■ Instructions:
(a) In the passage on the name of Jesus, about how many years before Jesus was born did Isaiah speak of Him?
(b) Continue the passage on the name of Jesus, starting right after the quotation from Isaiah 9:6.

■ Document excerpt:
◆ ◆ ◆

And behold, you will conceive in your womb and bring forth a Son, and shall call His name JESUS. He will be great, and will be called the Son of the Highest; and the Lord God will give Him the throne of His father David. And He will reign over the house of Jacob forever, and of His kingdom there will be no end.” (Luke 1:31-33, NKJV unless noted otherwise)

The angel explained to Joseph, “And she will bring forth a Son, and you shall call His name JESUS, for He will save His people from their sins” (Matthew 1:21).

The name of Jesus is a name full of meaning. Throughout the Word of God, inspired writers have announced Jesus in so many ways. The Messianic prophet Isaiah said the following about Jesus approximately 750 years before He was born in Bethlehem:

“For unto us a child is born, unto us a Son is given: and the Government shall be upon his shoulder, and his name shall Be called Wonderful, Counselor, The mighty God, The Everlasting Father, The Prince of Peace” (Isaiah 9:6).

◆ ◆ ◆

■ Information provided:

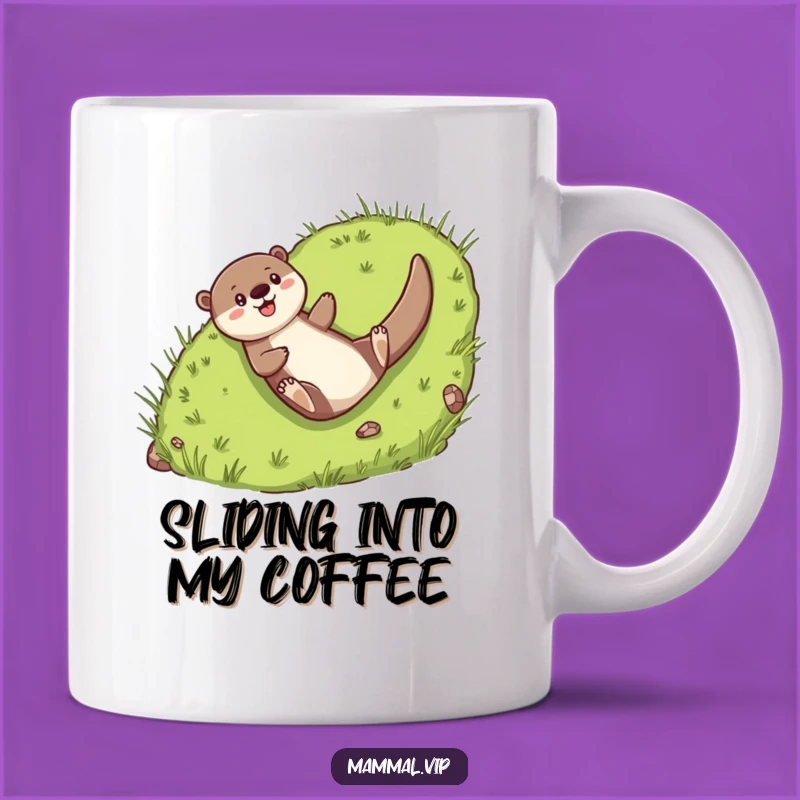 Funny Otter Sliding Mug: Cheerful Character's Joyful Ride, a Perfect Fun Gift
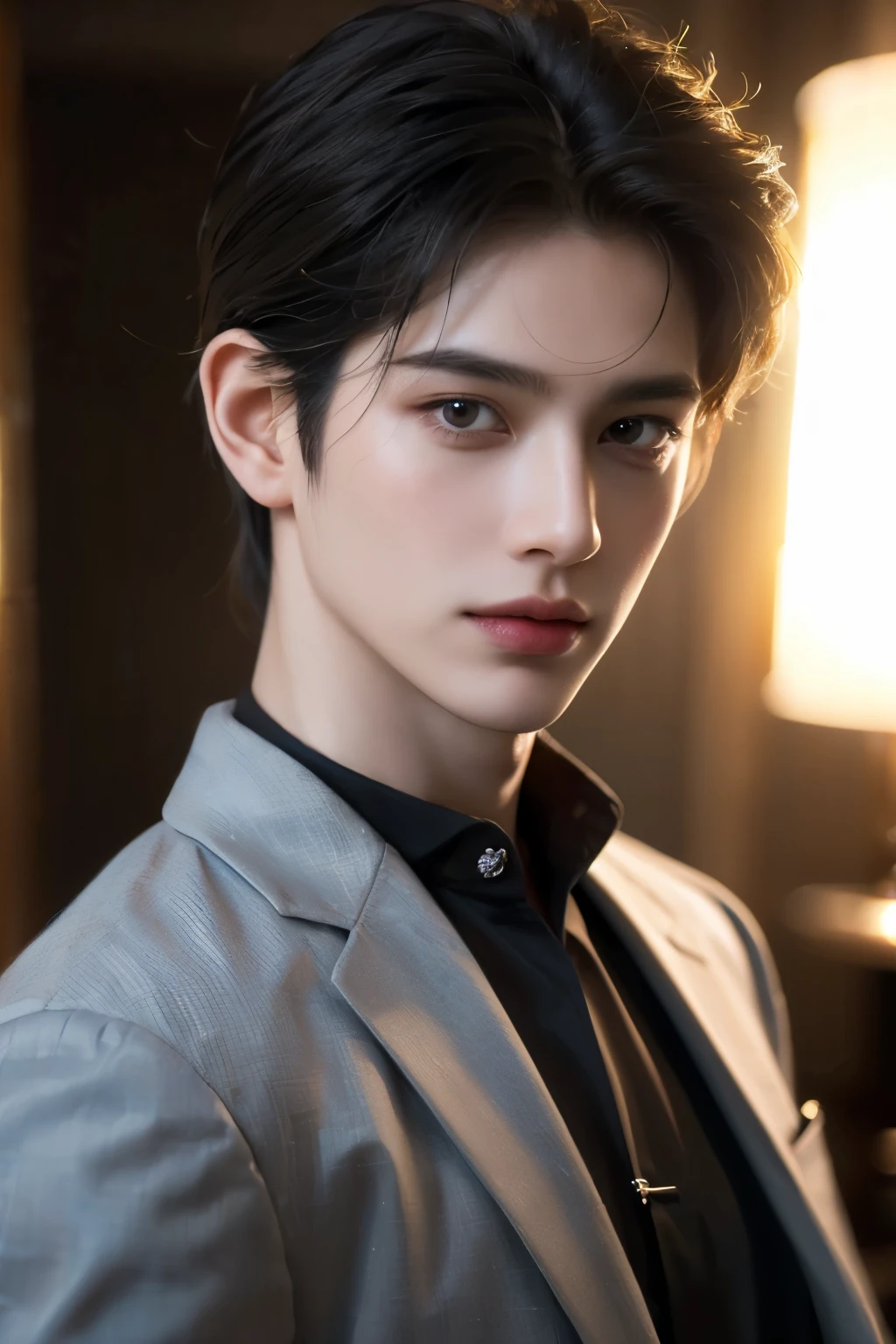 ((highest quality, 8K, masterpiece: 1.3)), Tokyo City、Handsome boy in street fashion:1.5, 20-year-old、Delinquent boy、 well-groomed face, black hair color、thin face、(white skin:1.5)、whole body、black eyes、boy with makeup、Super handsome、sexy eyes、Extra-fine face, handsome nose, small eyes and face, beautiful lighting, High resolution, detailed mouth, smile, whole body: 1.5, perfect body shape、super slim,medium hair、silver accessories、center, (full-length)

◆ ◆ ◆

■ Responses per task:
(a) Approximately 750 years.

(b)
To this list, Scripture adds that Jesus is Messiah, Savior, Redeemer, Son of God, Rose of Sharon, King of Kings and Lord of Lords. Those of us who have the privilege to declare the Good News love to preach about Jesus concerning all of these terms. Nevertheless, the Apostle Paul refers to Jesus in a way with which we are not as comfortable:

“Let this mind be in you which was also in Christ Jesus, who, being in the form of God, did not consider it robbery to be equal with God, but made Himself of no reputation, taking the form of a bondservant, and coming in the likeness of men. And being found in appearance as a man, He humbled Himself and became obedient to the point of death, even the death of the cross. Therefore God also has highly exalted Him and given Him the name which is above every name,” (Philippians 2:5-9).


Paul declares that Jesus emptied Himself of His glory by having taken upon Himself the form of a servant and having been made in the likeness of men.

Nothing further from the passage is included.